Brüssel fordert Berlin zum Kampf gegen Menschenhandel auf

Die EU-Kommission hat Deutschland und andere Mitgliedstaaten bereits unter der Androhung von Sanktionen aufgefordert, den Kampf gegen den in Europa zunehmenden Menschenhandel zu verstärken. "Ich erwarte von allen Mitgliedstaaten, dass sie ihren Verpflichtungen nachkommen und die EU-Richtlinie gegen Menschenhandel ohne Verzögerung in nationales Recht übertragen", sagte Malmström. "Ich werde nicht zögern, die notwendigen Maßnahmen zu ergreifen, damit das passiert". Dazu gehöre in letzter Konsequenz auch die Einleitung von Verfahren wegen Verstoßes gegen EU-Recht, stellte die Kommissarin klar.

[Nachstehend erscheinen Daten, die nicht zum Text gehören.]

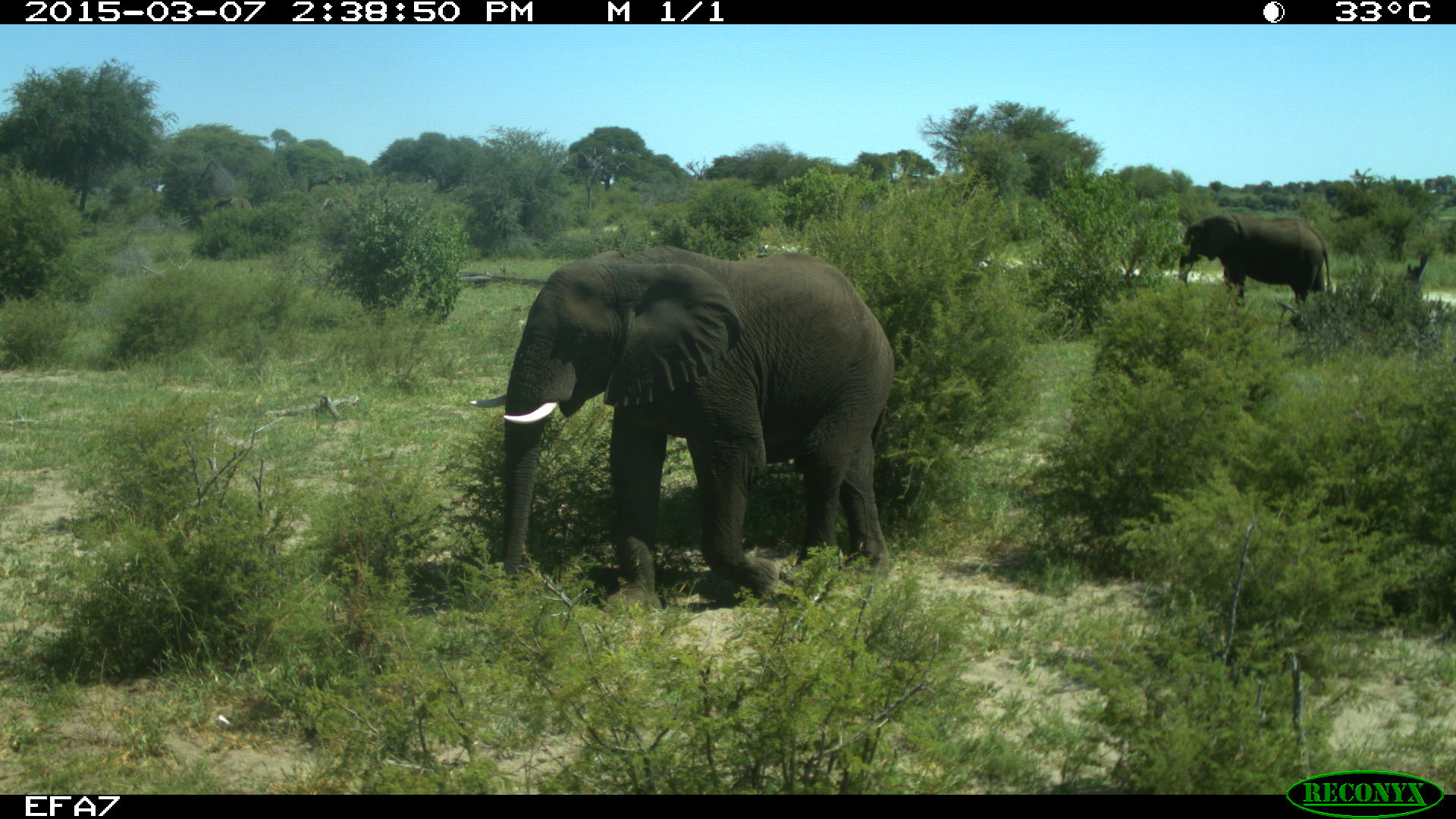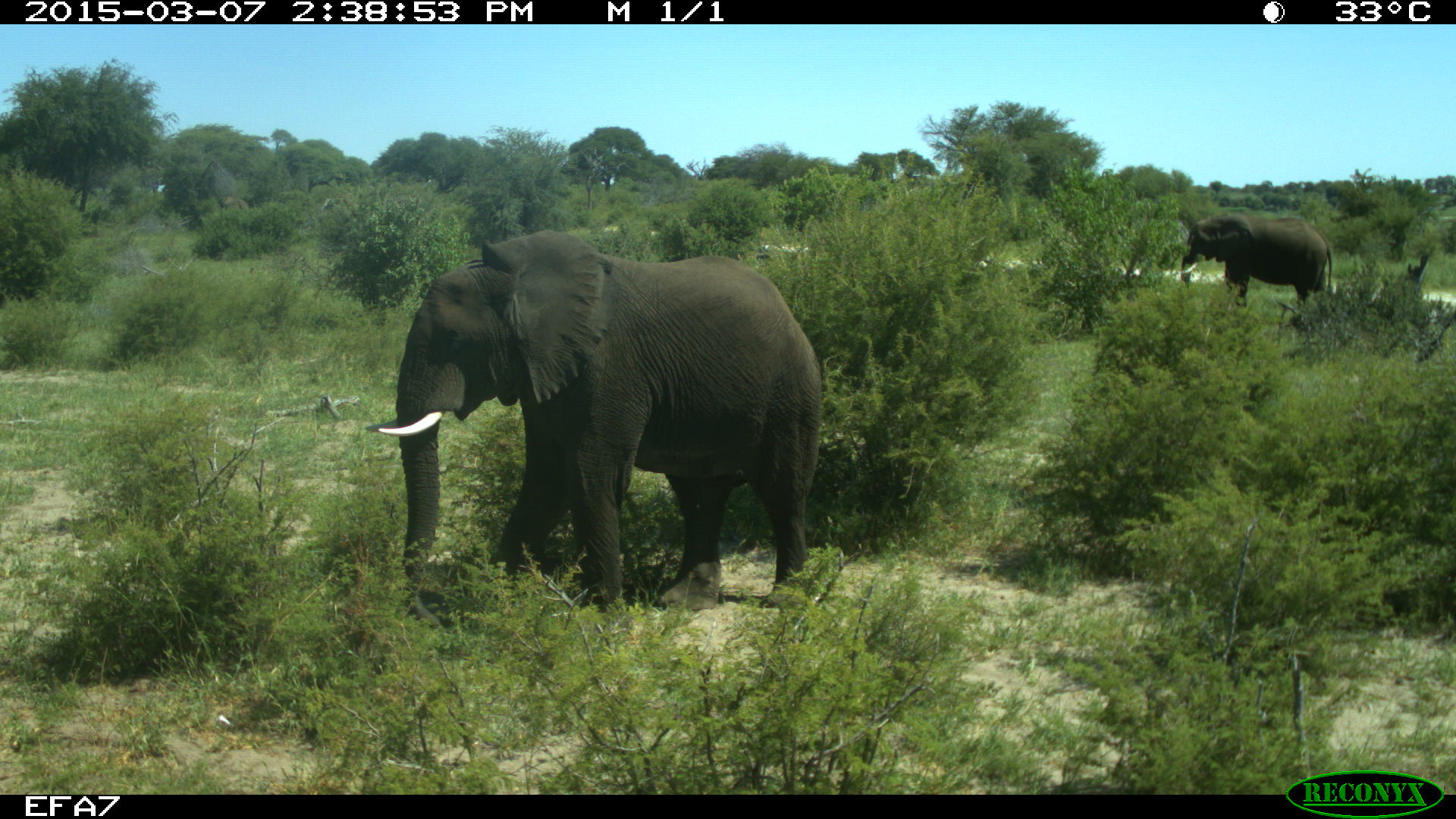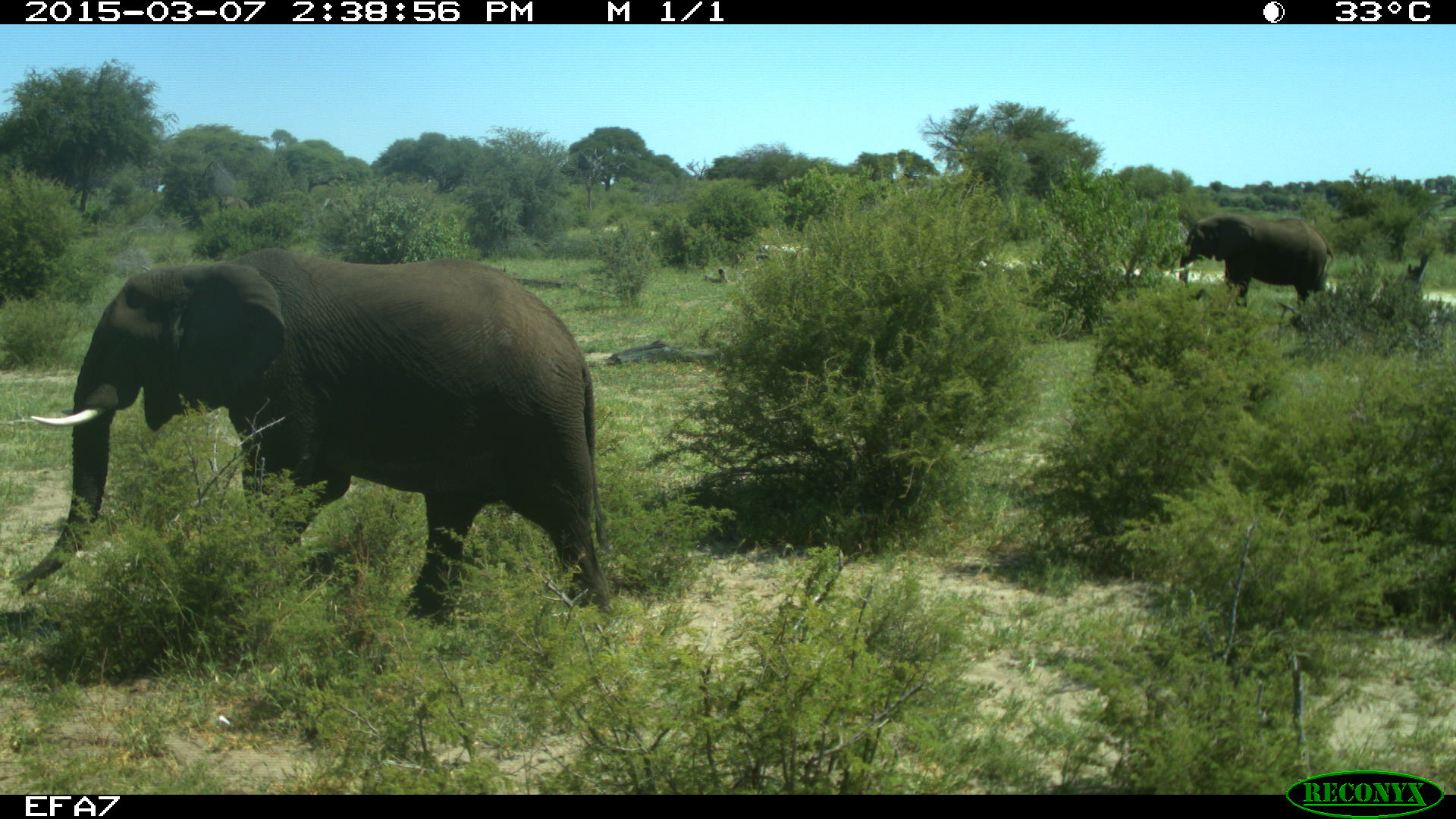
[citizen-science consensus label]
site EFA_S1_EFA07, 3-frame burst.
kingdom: Animalia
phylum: Chordata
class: Mammalia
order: Proboscidea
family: Elephantidae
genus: Loxodonta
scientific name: Loxodonta africana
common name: african bush elephant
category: elephant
Elephant (african bush elephant) (Loxodonta africana), count 2. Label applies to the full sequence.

Mehr als zwei Drittel der Opfer von Menschenhandel sind Frauen, die meisten von ihnen wurden zur Prostitution gezwungen. Der Großteil der Opfer kommt aus dem Gebiet der 27 EU-Staaten, die meisten von ihnen aus Bulgarien und Rumänien. "Viele ... gehören zur Minderheit der Roma und die Lebensbedingungen müssen sich erheblich verbessern", mahnte Malmström. (dpa/afp)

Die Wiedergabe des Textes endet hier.